Motivated by the current status of the cosmological observations and significant tensions in the estimated values of some key parameters assuming the standard $Λ$CDM model, we propose a simple but radical phenomenological emergent dark energy model where dark energy has no effective presence in the past and emerges at the later times. Theoretically, in this phenomenological dark energy model with zero degree of freedom (similar to a $Λ$CDM model), one can derive that the equation of state of dark energy increases from $-\frac{2}{3 {\rm{ln}}\, 10} -1$ in the past to $-1$ in the future. We show that by setting a hard-cut 2$σ$ lower bound prior for the $H_0$ that associates with $97.72\%$ probability from the recent local observations~\citep{riess2019large}, this model can satisfy different combinations of cosmological observations at low and high redshifts (SNe Ia, BAO, Ly{$α$} BAO and CMB) substantially better than the concordance $Λ$CDM model with $Δχ^2_{bf} \sim -41.08$ and $Δ\,{\rm{DIC}} \sim-35.38$. If there are no substantial systematics in SN Ia, BAO or Planck CMB data and assuming reliability of the current local $H_0$ measurements, there is a very high probability that with slightly more precise measurement of the Hubble constant our proposed phenomenological model rules out the cosmological constant with decisive statistical significance and is a strong alternative to explain combination of different cosmological observations. This simple phenomenologically emergent dark energy model can guide theoretically motivated dark energy model building activities.

Figures (4)

• Figure 1: The upper plot shows the evolution of dark energy density $\Omega_{\rm{DE}}(z)$ from early times to the far future and the bottom plot presents the evolution of Equation of State of Dark Energy $w(z)$ for $\Lambda$CDM and PEDE models. This figure is only for demonstrating the behavior of this model in comparison with cosmological constant and flatness and $\Omega_m\,=\,0.3$ is assumed for both $\rm{\Lambda}CDM$ and PEDE models.

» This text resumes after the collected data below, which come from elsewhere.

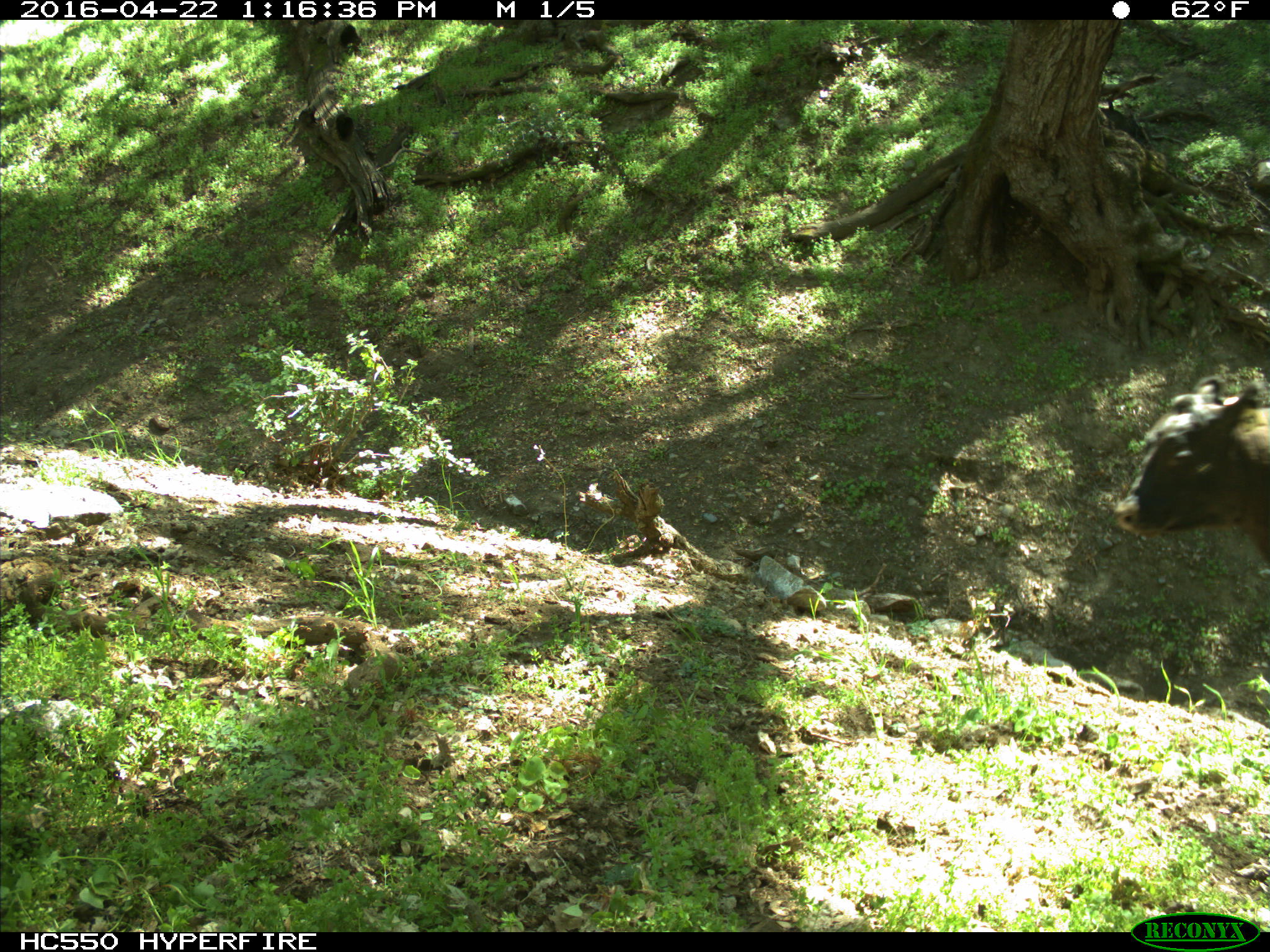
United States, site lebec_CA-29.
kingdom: Animalia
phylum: Chordata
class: Mammalia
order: Artiodactyla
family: Bovidae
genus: Bos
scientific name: Bos taurus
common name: domestic cow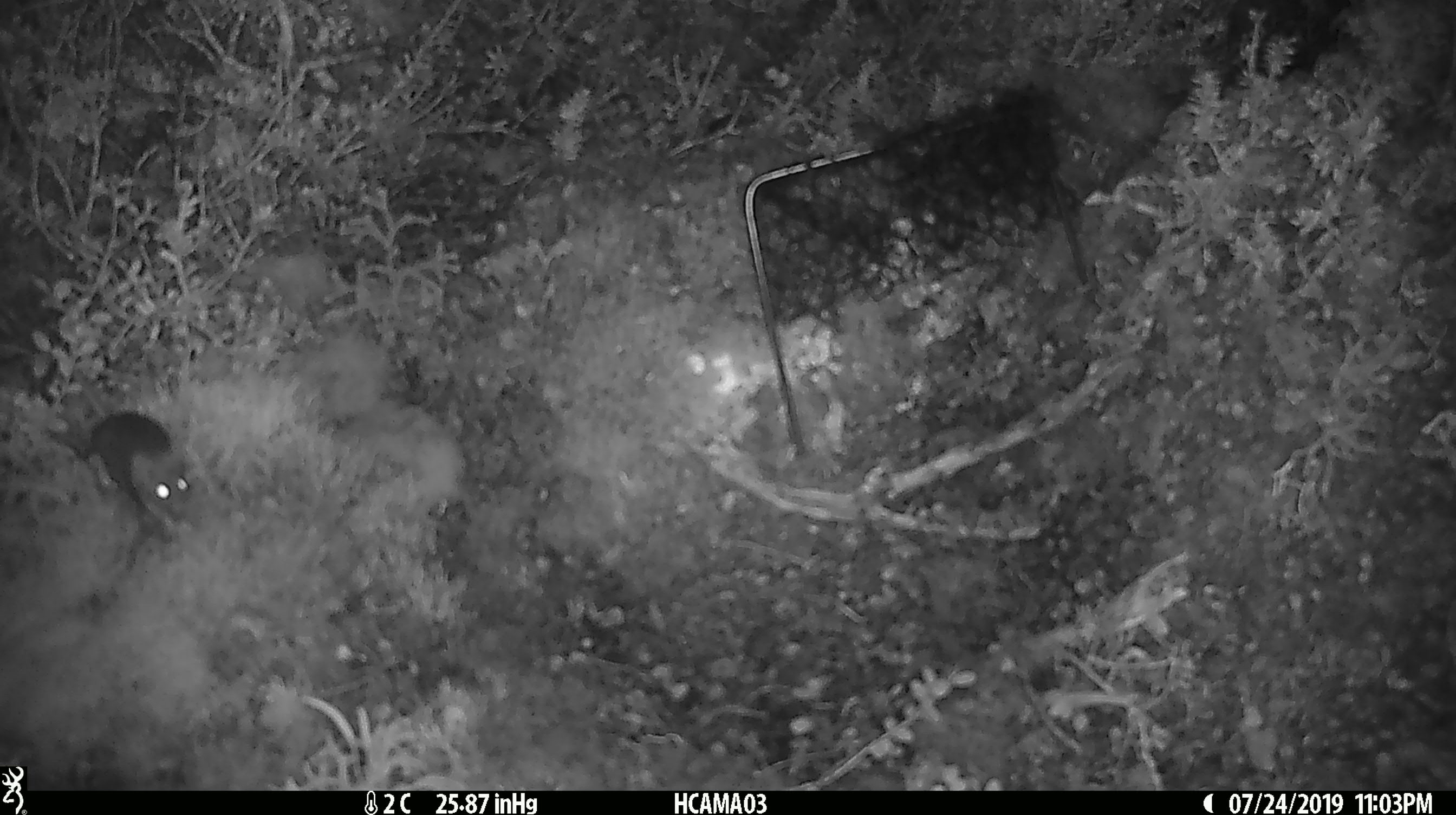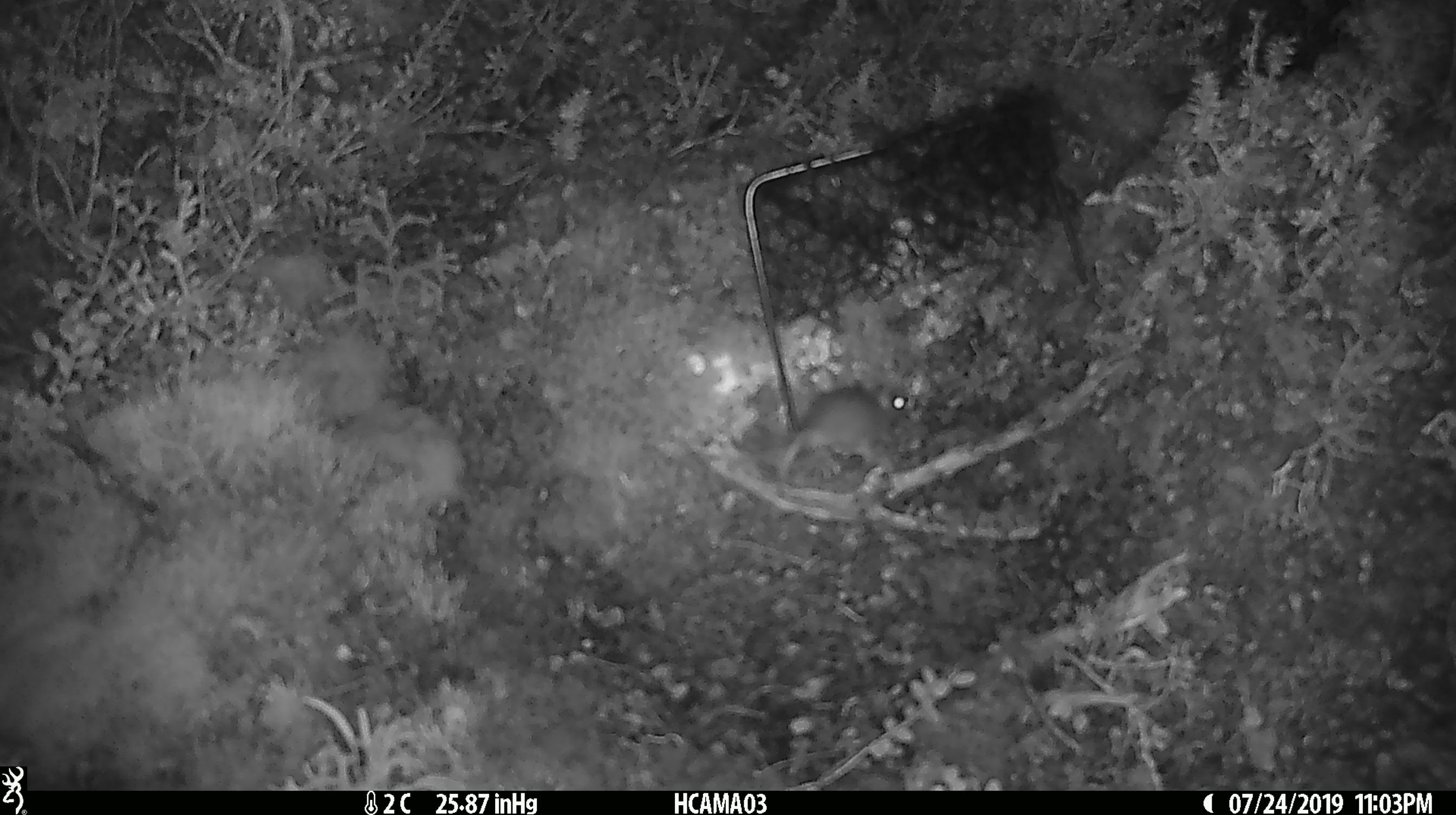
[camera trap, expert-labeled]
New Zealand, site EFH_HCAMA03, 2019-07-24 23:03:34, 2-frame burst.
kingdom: Animalia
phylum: Chordata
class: Mammalia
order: Rodentia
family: Muridae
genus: Mus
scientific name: Mus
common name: mouse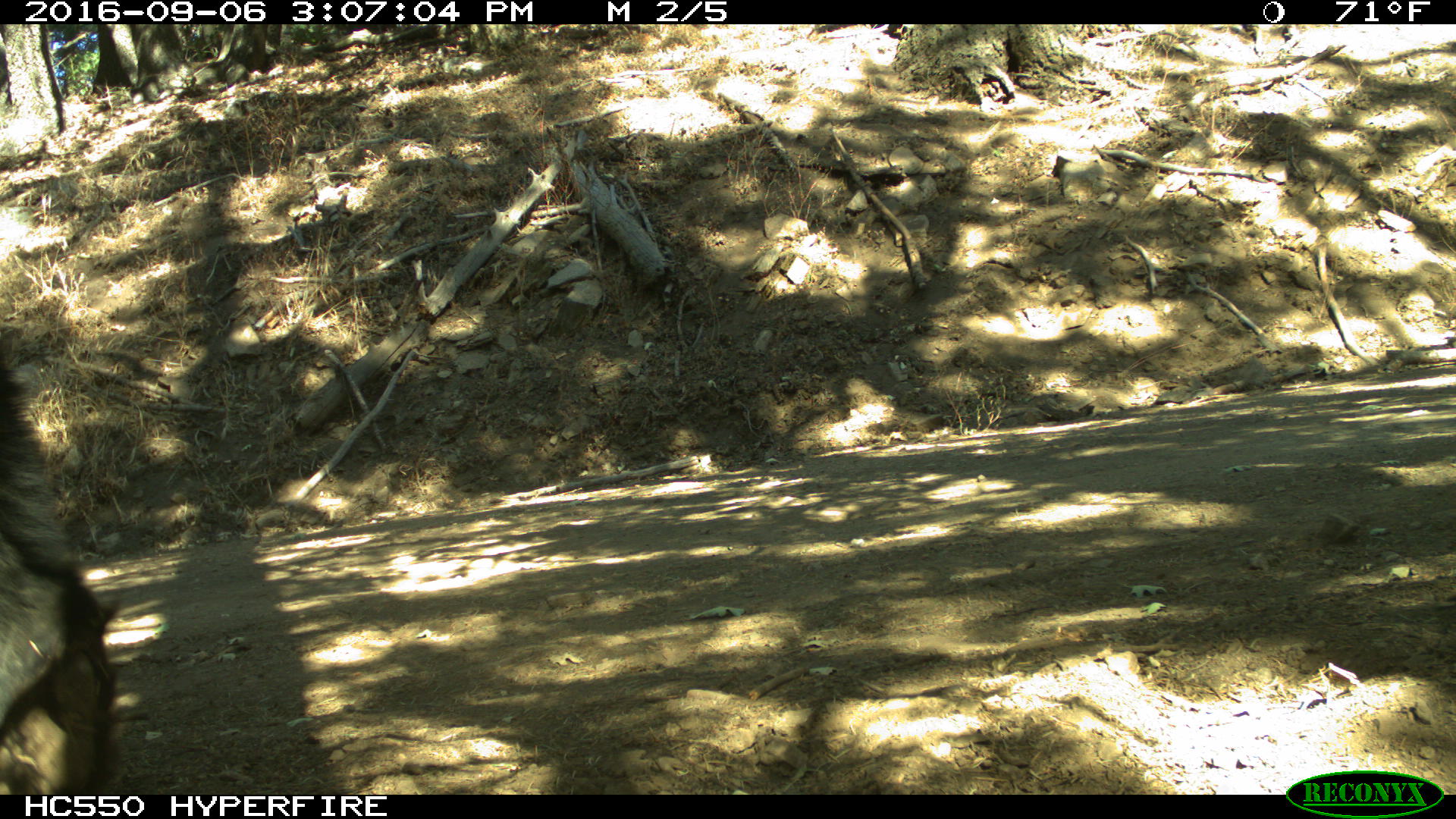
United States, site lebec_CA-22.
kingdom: Animalia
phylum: Chordata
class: Mammalia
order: Carnivora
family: Ursidae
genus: Ursus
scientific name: Ursus americanus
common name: american black bear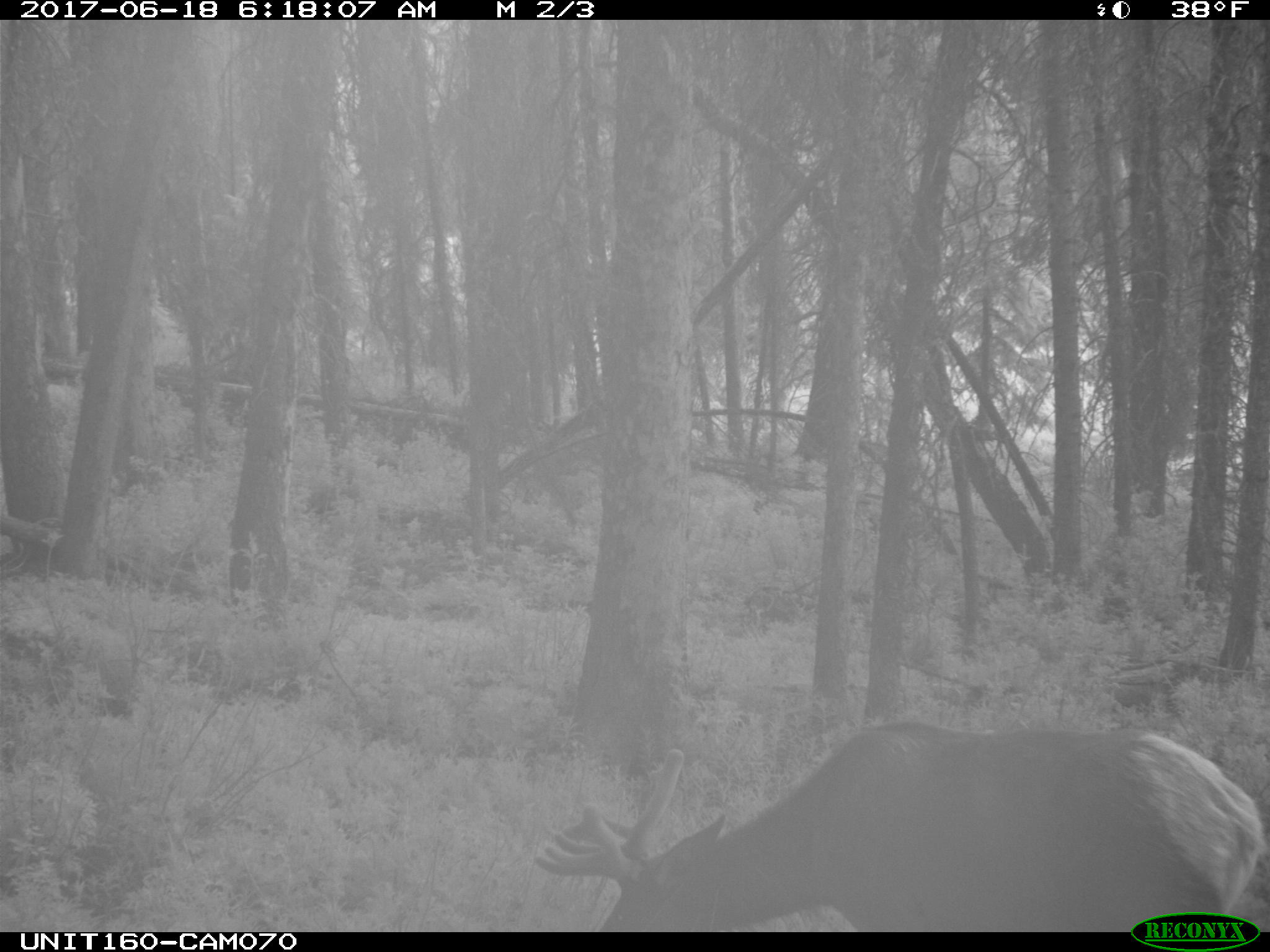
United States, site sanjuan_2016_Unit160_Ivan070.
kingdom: Animalia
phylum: Chordata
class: Mammalia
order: Artiodactyla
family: Cervidae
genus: Cervus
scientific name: Cervus elaphus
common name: red deer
Cervus elaphus (red deer).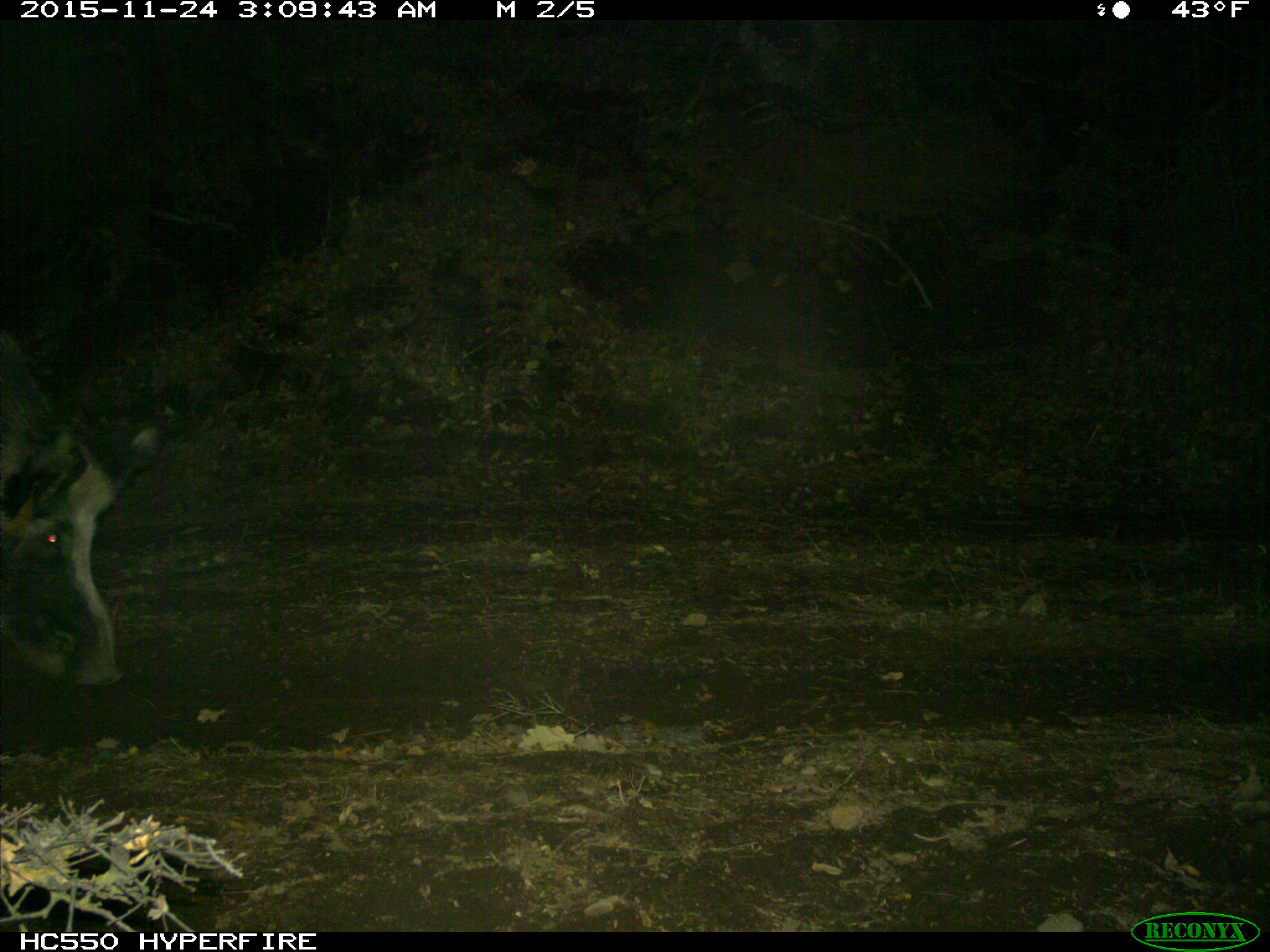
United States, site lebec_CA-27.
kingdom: Animalia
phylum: Chordata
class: Mammalia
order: Artiodactyla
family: Suidae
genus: Sus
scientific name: Sus scrofa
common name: wild boar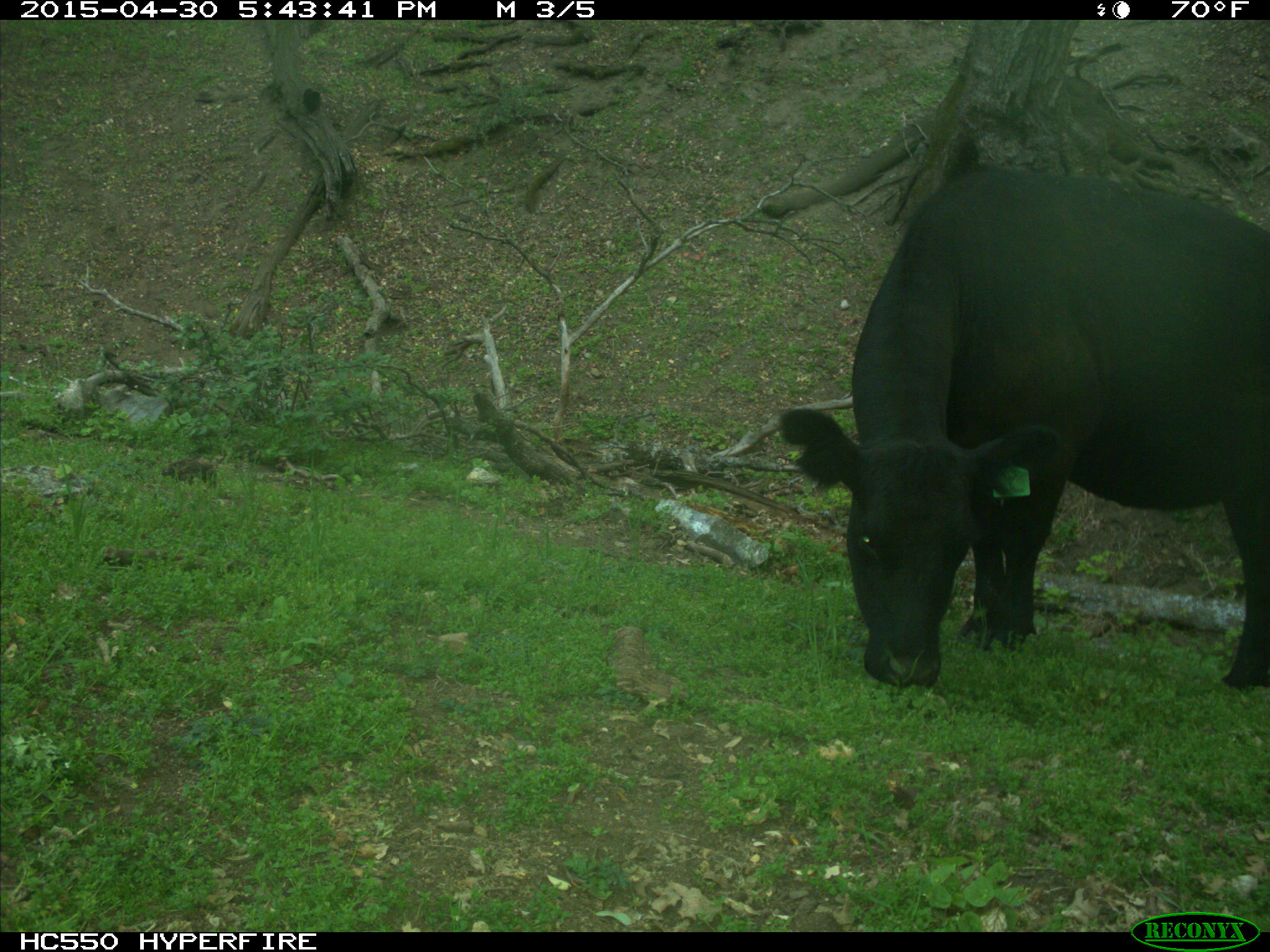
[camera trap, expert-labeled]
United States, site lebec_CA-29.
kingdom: Animalia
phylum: Chordata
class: Mammalia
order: Artiodactyla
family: Bovidae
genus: Bos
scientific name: Bos taurus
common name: domestic cow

• Figure 2: 2-D regions and 1-D marginalized distributions with 1$\sigma$ and 2$\sigma$ contours for $\rm{\Lambda}CDM$ model from different observations. From left to right, we use No $H_0$ prior, 2$\sigma$ hard-cut $H_0$ prior and 1$\sigma$ hard-cut $H_0$ prior from riess2019large, respectively. The black curves/contours denote for the constraints from Pantheon+BAO and the blue ones are derived with Pantheon+BAO+Ly$\alpha$+CMB data combination.
• Figure 3: 2-D regions and 1-D marginalized distributions with 1$\sigma$ and 2$\sigma$ contours for PEDE model from different observations. From left to right, we use No $H_0$ prior, 2$\sigma$ hard-cut $H_0$ prior and 1$\sigma$ hard-cut $H_0$ prior from riess2019large, respectively. The black curves/contours denote for the constraints from Pantheon+BAO and the blue ones are derived with Pantheon+BAO+Ly$\alpha$+CMB data combination.
• Figure 4: The histograms of $\chi^2$ distribution from the converged MCMC chains for $\Lambda$CDM model, CPL and PEDE are presented. The left plots shows the $\chi^2$ distribution for the Pantheon+BAO combination and the right plots are obtained with Pantheon+BAO+Ly$\alpha$+CMB combination. Upper plots are derived with setting 2$\sigma$$H_0$ hard-cut prior and lower plots are derived with setting 1$\sigma$ hard-cut $H_0$ prior. Combining all the data, there is hardly an overlap between the $\chi^2$ distribution of the PEDE model and $\Lambda$CDM model that explains the huge difference we derived for their DIC.